Huge Piracy Ring Smashed in Taiwan

October 21, 2010 -

A seven-month long investigation culminated in members of Taiwan’s Intellectual Property Rights Police Team arresting four individuals believed to be responsible for a hefty videogame piracy ring operating in Taiwan and China.

The investigation resulted in the September 27 raid of a warehouse in Sanchong City, Taiwan, where 140,000 pirated game discs for the PlayStation 2, Wii and Xbox were discovered, reports Focus Taiwan. The value of the seizure was estimated to be over $8 million U.S.

The fours suspects, named Chou, Wang, Wu and Liu had reportedly “shuttled between Taipei and China's Guangzhou, where the factory forging the discs is located.” The suspects would take delivery of the pirated goods at an airport, or would play “the part of customers by placing orders with stores for games, which the ring itself would then supply,” all to try and generate a string of records that would appear valid.

An Intellectual Property Rights Police Team official stated that the seizure included, “Nearly all of the pirated disc inventory in Taiwan,” adding that, “There must be a shortage on the market now.”


Comments

Re: Huge Piracy Ring Smashed in Taiwan

This isn't a person putting up a torrent of a game and letting people download it for free. This is a group of people making counterfeit game discs and selling them to stores as the real deal, and keeping the money for themselves. Instead of legitimate suppliers getting paid (and in turn, the people who worked on the games) some people with DVD burners are making money.

I must admit though, piracy is the wrong word for what's going on here.
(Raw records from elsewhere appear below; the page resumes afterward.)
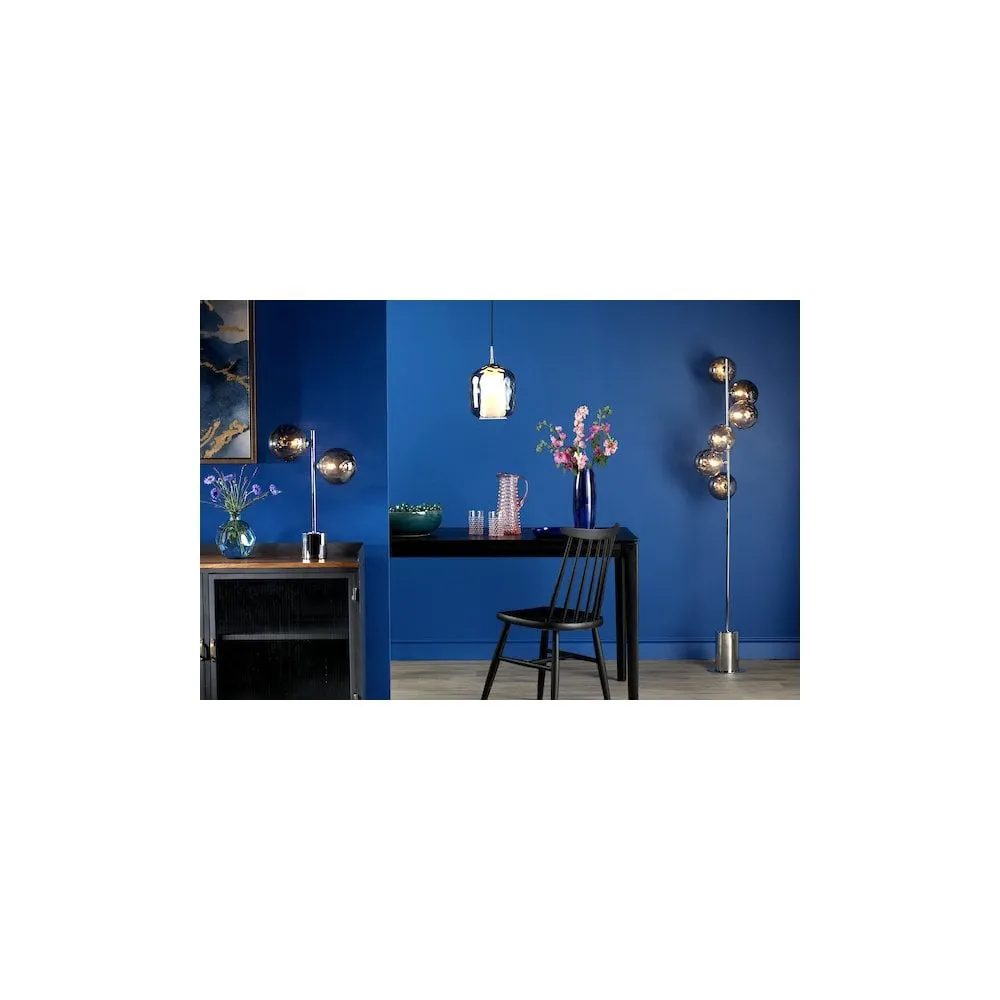 Dar MAJ0150 | Majella Pendant | Polished Chrome & Smoked Glass
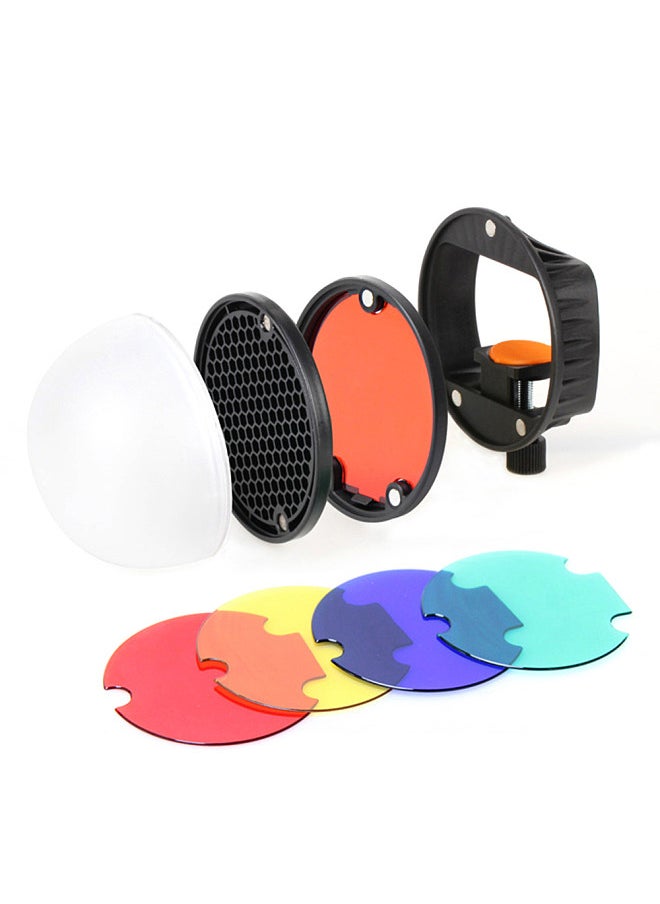TRIOPO - Speedlite Flash Light Modifier Accessories Kit with Magnetic Universal Mount Adapter + Diffuser Ball + Honeycombs Grid Reflector + 4pcs Color Gel Filters - Image 1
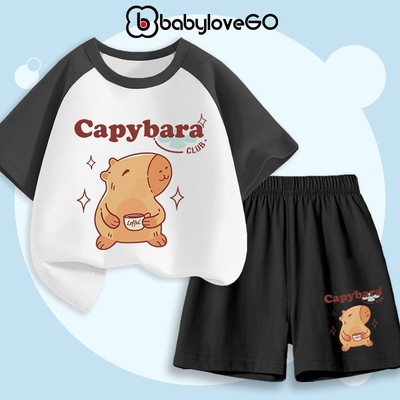 Đồ bộ bé trai BabyloveGO bộ quần áo Capybara mùa hè chất thun cotton thoáng mát cho bé
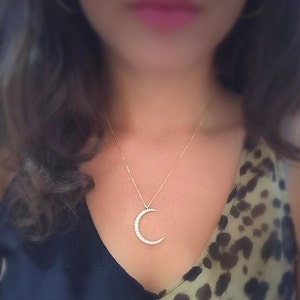Diamond Crescent Moon Necklace image 1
Re: Huge Piracy Ring Smashed in Taiwan

In the midst of the violent crime out there, this is what the police are focused on? How is this piracy? Did they steal official copies of the game by violent force from a transport and try to sell them? If not, this is not piracy. It saddens me that such a term is applied to the act of copying. Such acts do not fit the original definition of piracy, but if you look up the term today, the definition now includes "the unauthorized reproduction of protected works." It's just semantics. People wouldn't rally behind the "war on infringement/copying" as much as the "war on piracy". It's easier to make the public hate the "thieves" rather than "infringers". These words were chosen specifically because they carry a negative connotation that would foster disdain for the people that are so labeled. It's not piracy. Call it what it is: unauthorized copying or infringement. http://www.blackgate.net/blog/copying-is-not-piracy/

-Greevar

-Greevar

"Paste superficially profound, but utterly meaningless quotation here."